Dalam tataran global yang kemudian diterjemahkan dalam kebijakan tingkat nasional, agenda penguatan peran perempuan termasuk juga mengatasi masalah malnutrisi ditetapkan PBB dalam Susainable Development Goal’s (SDG’s). SDG’s ini merupakan kelanjutan dari Milennial Development Goals (MDG’s). SDG’s memuat 17 tujuan dengan 169 target yang harus dicapai pada tahun 2030.

Tujuh belas tujuan tersebut meliputi tanpa kemiskinan, tanpa kelaparan, kehidupan yang sehat dan sejahtera, pendidikan berkualitas, kesetaraan gender, energi, pekerjaan layak, infrastruktur, berkurangnya kesenjangan, kota dan komunitas berkelanjutan, konsumsi dan produksi, penanganan perubahan iklim, ekosistem laut, ekosistem daratan, perdamaian-keadilan dan kemitraan.

Dari 17 tujuan dan 169 target tersebut ada 16 tujuan dan 91 target yang berhubungan dengan kesetaraan gender, hak asasi perempuan dan anak perempuan. SDG’s itu bisa memandu pemerintah pusat dan daerah untuk mencapai targetnya juga menjadi “alat tagih” bagi perempuan sehingga terpenuhi hak-haknya.

Lantas bagaimana menguatkan peran perempuan dalam kaitan dengan ancaman covid-19 sekarang ini?. Pemerintah pusat dan pemerintah daerah pertama perlu melakukan pemetaan kondisi lapangan terhadap perempuan.

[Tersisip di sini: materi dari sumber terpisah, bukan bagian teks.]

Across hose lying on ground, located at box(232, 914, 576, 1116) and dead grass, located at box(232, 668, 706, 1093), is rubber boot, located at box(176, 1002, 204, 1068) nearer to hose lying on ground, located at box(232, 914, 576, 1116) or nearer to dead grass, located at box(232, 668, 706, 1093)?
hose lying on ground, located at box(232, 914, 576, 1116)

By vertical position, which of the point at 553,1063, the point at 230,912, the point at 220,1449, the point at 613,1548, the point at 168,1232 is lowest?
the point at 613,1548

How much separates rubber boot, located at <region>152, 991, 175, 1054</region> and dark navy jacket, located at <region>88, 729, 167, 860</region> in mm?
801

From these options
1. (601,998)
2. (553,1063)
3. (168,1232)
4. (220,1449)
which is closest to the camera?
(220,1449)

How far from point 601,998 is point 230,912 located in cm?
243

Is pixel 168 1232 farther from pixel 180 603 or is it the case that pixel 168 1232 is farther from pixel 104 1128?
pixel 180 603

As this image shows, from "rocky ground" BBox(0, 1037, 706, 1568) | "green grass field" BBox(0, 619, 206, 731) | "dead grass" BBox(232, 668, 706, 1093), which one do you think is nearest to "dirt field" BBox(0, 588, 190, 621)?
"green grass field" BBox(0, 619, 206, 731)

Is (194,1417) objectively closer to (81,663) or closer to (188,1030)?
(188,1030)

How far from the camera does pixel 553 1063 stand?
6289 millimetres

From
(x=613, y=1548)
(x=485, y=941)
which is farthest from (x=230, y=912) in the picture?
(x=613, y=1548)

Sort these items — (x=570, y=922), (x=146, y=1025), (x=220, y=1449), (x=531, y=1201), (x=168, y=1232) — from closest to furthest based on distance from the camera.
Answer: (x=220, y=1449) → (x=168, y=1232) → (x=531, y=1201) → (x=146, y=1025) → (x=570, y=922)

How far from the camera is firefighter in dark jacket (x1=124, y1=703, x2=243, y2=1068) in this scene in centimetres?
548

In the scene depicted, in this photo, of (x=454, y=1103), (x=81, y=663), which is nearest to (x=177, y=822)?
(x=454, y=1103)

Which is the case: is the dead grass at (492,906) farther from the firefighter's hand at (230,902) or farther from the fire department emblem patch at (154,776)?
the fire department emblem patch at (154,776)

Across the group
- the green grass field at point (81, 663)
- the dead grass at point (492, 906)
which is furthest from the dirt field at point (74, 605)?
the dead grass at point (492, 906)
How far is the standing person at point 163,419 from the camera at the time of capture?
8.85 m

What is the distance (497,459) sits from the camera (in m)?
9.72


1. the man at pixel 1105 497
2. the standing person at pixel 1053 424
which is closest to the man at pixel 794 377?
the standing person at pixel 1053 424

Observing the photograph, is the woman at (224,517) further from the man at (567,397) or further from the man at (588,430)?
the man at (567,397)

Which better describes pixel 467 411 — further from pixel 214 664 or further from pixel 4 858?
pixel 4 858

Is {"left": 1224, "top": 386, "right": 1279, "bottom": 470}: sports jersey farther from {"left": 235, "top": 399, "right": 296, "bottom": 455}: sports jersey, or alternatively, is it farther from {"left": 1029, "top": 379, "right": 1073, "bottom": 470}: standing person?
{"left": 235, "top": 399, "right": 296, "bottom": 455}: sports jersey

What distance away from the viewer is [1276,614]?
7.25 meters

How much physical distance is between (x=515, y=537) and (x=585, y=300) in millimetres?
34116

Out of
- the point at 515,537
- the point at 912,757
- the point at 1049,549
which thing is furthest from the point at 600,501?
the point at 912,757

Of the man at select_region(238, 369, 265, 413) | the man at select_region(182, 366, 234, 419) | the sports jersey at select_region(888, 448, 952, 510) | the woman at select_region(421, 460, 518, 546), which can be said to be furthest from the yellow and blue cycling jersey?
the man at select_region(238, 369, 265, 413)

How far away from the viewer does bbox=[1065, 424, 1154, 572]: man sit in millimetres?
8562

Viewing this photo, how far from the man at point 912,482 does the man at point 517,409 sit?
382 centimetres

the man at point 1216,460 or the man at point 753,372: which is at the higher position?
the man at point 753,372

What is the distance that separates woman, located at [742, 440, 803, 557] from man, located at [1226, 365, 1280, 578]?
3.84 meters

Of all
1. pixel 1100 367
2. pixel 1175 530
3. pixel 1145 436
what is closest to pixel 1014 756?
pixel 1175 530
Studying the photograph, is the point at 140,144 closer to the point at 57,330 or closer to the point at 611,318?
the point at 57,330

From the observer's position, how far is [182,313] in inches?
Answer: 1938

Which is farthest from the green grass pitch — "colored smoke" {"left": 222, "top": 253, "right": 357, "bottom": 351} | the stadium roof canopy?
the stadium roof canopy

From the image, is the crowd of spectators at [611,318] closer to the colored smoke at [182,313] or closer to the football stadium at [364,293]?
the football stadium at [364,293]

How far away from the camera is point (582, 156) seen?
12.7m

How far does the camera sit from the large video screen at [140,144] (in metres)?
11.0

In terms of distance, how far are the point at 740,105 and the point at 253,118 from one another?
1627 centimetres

Pelatihan menulis dan internet marketing untuk perempuan
Berbagai macam jenis pelatihan yang bisa menjadikan perempuan melek teknologi digital dan bisnis di dunia internet.

Banyak sekali jenis program yang bisa dilakukan mulai dari memberikan akses internet lebih baik, pendidikan literasi, pelatihan bisnis online, memberikan akses pasar pada industri rumah tangga, memberikan kemudahan ijin usaha, pelatihan usaha kecil dan pendampingan, termasuk juga menjadi penghubung dari stakeholder untuk menguatkan industri rumah tangga.

Dari banyaknya permasalahan yang dihadapi perempuan, yang terbesar adalah masalah pendidikan yaitu mengubah mindset perempuan dari yang sekedar menerima nasib menjadi perempuan yang berani berkarya bahkan pada lingkungan global. Bukahkah internet sangat memungkinan ini. Ketika kita sudah bisa mengakses internet, maka semua titik di Bumi memiliki potensi dan peluang yang sama. Apakah itu di New York, London, Tokyo, Beijing dan Solo.

Info tentang penulis Widyanti Yuliandari, pada tautan di bawah ini

Leave a Reply

Your email address will not be published.

error: Content is protected !!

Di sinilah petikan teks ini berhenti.